■ WORK TASK:
Please return all records verbatim, no pictures.

■ MATERIAL TO PROCESS:
>>>>

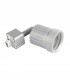 1 Light Track Integrated LED Head Light Only Silver, Prismatic - 3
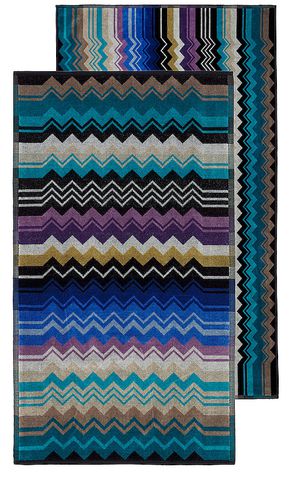 Giacomo 2 Piece Bath & Hand Towel Set in Multi - Missoni Home - Modalova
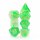 Green Milky RPG Dice Set (7)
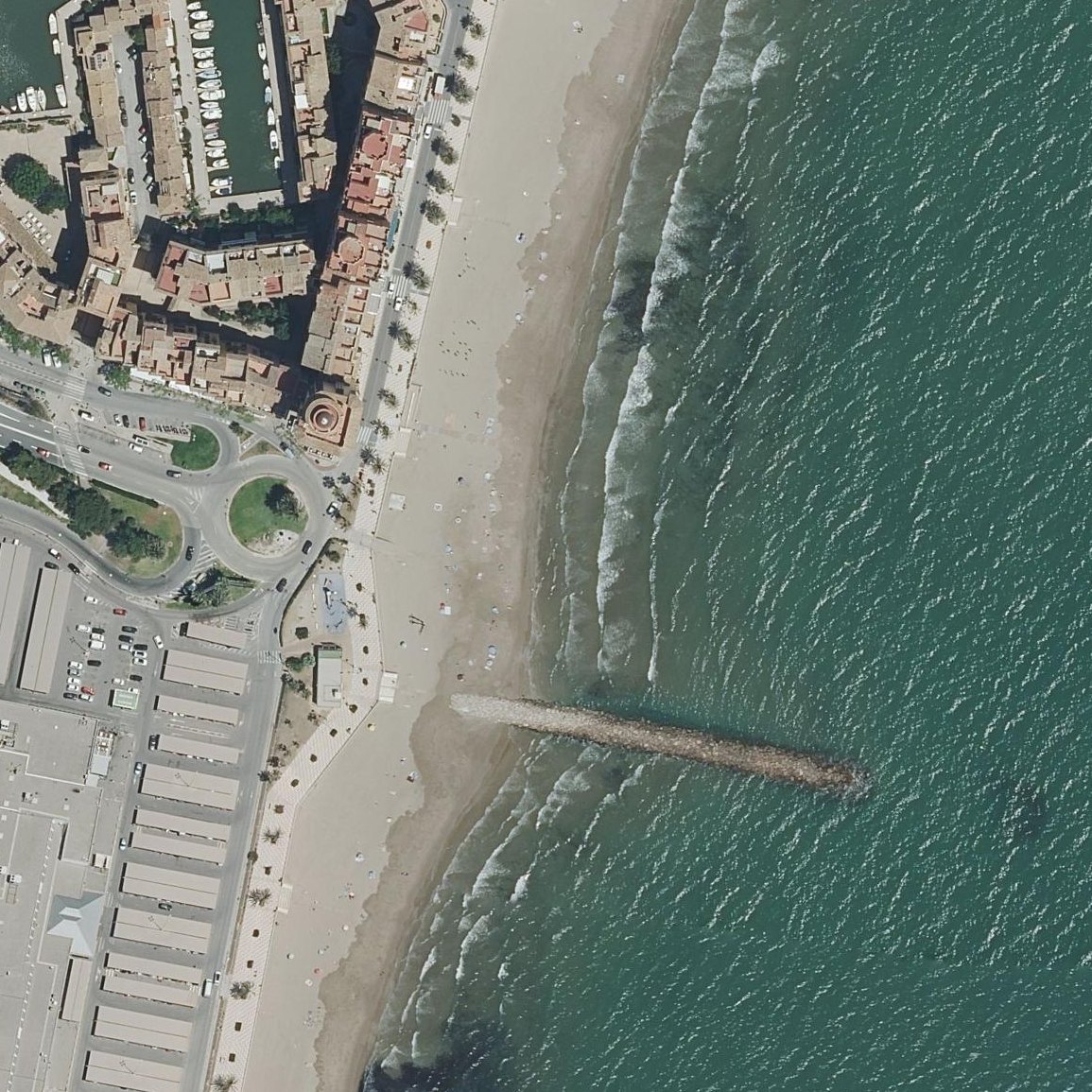 Aerial map of Platja d'Alboraya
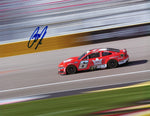 Autographed 2024 Brad Keselowski #6 Kings Hawaiian Mustang 9x11 glossy photo, signed by Keselowski. This photo captures the power and performance of his RFK Racing car, complete with a Certificate of Authenticity, making it a must-have for any NASCAR fan or collector.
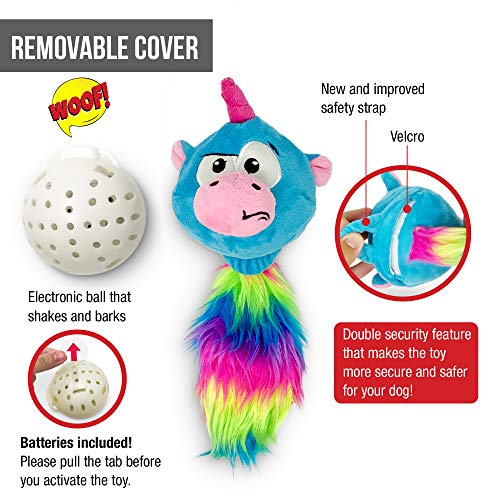 Hyper Pet Doggie Tail & Unicorn Pal Interative Plush Dog Toys - 2 Pack Value Pack (Interactive Dog Toys That Wiggles, Vibrates & BarksâDog Toys for Boredom & Stimulating Play) Colors May Vary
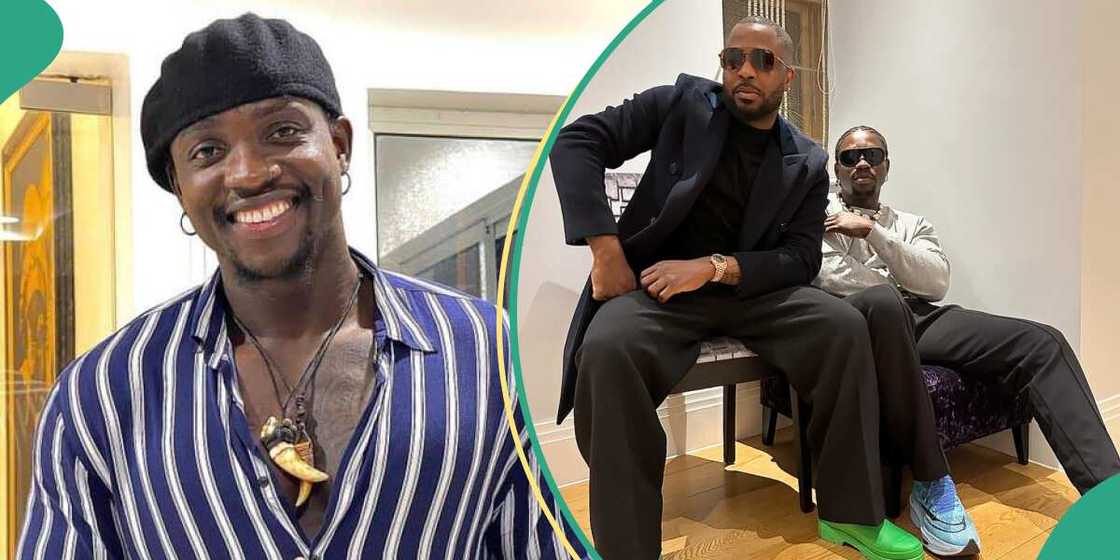 Verydarkman and Tunde Ednut in the UK. Verydarkman and Tunde Ednut in the UK.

<<<<

■ THE COMPLETED TASK:
 1 Light Track Integrated LED Head Light Only Silver, Prismatic - 3
 Giacomo 2 Piece Bath & Hand Towel Set in Multi - Missoni Home - Modalova
 Green Milky RPG Dice Set (7)
 Aerial map of Platja d'Alboraya
 Autographed 2024 Brad Keselowski #6 Kings Hawaiian Mustang 9x11 glossy photo, signed by Keselowski. This photo captures the power and performance of his RFK Racing car, complete with a Certificate of Authenticity, making it a must-have for any NASCAR fan or collector.
 Hyper Pet Doggie Tail & Unicorn Pal Interative Plush Dog Toys - 2 Pack Value Pack (Interactive Dog Toys That Wiggles, Vibrates & BarksâDog Toys for Boredom & Stimulating Play) Colors May Vary
 Verydarkman and Tunde Ednut in the UK. Verydarkman and Tunde Ednut in the UK.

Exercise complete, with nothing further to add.